* **Given task**
Reproduce all of the data below line for line, leaving the pictures out of your answer.

* **Exercise materials**
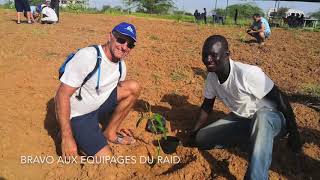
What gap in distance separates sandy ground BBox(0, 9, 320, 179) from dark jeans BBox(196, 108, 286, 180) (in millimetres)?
172

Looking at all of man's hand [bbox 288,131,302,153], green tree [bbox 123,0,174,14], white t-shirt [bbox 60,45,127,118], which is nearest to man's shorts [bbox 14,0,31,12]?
white t-shirt [bbox 60,45,127,118]

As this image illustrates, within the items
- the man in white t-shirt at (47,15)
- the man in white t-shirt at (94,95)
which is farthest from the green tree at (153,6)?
the man in white t-shirt at (94,95)

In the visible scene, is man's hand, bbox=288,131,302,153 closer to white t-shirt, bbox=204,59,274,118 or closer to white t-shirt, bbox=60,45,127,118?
white t-shirt, bbox=204,59,274,118

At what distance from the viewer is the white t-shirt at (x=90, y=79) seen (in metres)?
3.13

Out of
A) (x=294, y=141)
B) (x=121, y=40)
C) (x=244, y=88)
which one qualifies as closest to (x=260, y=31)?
(x=294, y=141)

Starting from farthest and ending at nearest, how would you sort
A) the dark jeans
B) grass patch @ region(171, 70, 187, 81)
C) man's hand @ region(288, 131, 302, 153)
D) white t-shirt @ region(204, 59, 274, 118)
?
grass patch @ region(171, 70, 187, 81)
man's hand @ region(288, 131, 302, 153)
white t-shirt @ region(204, 59, 274, 118)
the dark jeans

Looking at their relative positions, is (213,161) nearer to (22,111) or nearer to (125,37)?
(125,37)

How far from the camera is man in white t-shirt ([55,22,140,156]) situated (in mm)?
3156

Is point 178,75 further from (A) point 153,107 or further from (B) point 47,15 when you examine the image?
(B) point 47,15

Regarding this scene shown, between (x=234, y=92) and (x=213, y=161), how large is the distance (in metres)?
0.72

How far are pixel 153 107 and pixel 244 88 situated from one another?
175 cm

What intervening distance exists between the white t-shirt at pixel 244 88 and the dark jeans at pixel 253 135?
104 millimetres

* **Answer to the problem**
What gap in distance separates sandy ground BBox(0, 9, 320, 179) from dark jeans BBox(196, 108, 286, 180) (in millimetres)?
172

Looking at all of man's hand [bbox 288,131,302,153], green tree [bbox 123,0,174,14], white t-shirt [bbox 60,45,127,118], which is nearest to man's shorts [bbox 14,0,31,12]?
white t-shirt [bbox 60,45,127,118]

As this image illustrates, within the items
- the man in white t-shirt at (47,15)
- the man in white t-shirt at (94,95)
which is farthest from the green tree at (153,6)?
the man in white t-shirt at (94,95)

In the visible scene, is man's hand, bbox=288,131,302,153 closer to white t-shirt, bbox=204,59,274,118 or closer to white t-shirt, bbox=60,45,127,118?
white t-shirt, bbox=204,59,274,118

At what distance from the viewer is the white t-shirt at (x=90, y=79) seen (in metres)?
3.13

Out of
A) (x=294, y=141)
B) (x=121, y=40)
C) (x=244, y=88)
which one qualifies as closest to (x=260, y=31)?
(x=294, y=141)

Starting from farthest and ending at nearest, how would you sort
A) the dark jeans
B) grass patch @ region(171, 70, 187, 81)
C) man's hand @ region(288, 131, 302, 153)
D) white t-shirt @ region(204, 59, 274, 118)
?
grass patch @ region(171, 70, 187, 81)
man's hand @ region(288, 131, 302, 153)
white t-shirt @ region(204, 59, 274, 118)
the dark jeans

Looking at their relative positions, is (213,161) nearer to (22,111) or nearer to (125,37)?
(125,37)

How far from the camera is man in white t-shirt ([55,22,140,156]) situated (in mm)?
3156

Is point 178,75 further from (A) point 153,107 or further from (B) point 47,15 when you examine the image?
(B) point 47,15

Regarding this scene shown, between (x=234, y=92) and (x=213, y=161), how large is the distance (in metres)?
0.72

How far are pixel 153 107 and pixel 244 88 situated from one another?
175 cm

What intervening distance exists between the white t-shirt at pixel 244 88 and the dark jeans at pixel 253 135?
104 millimetres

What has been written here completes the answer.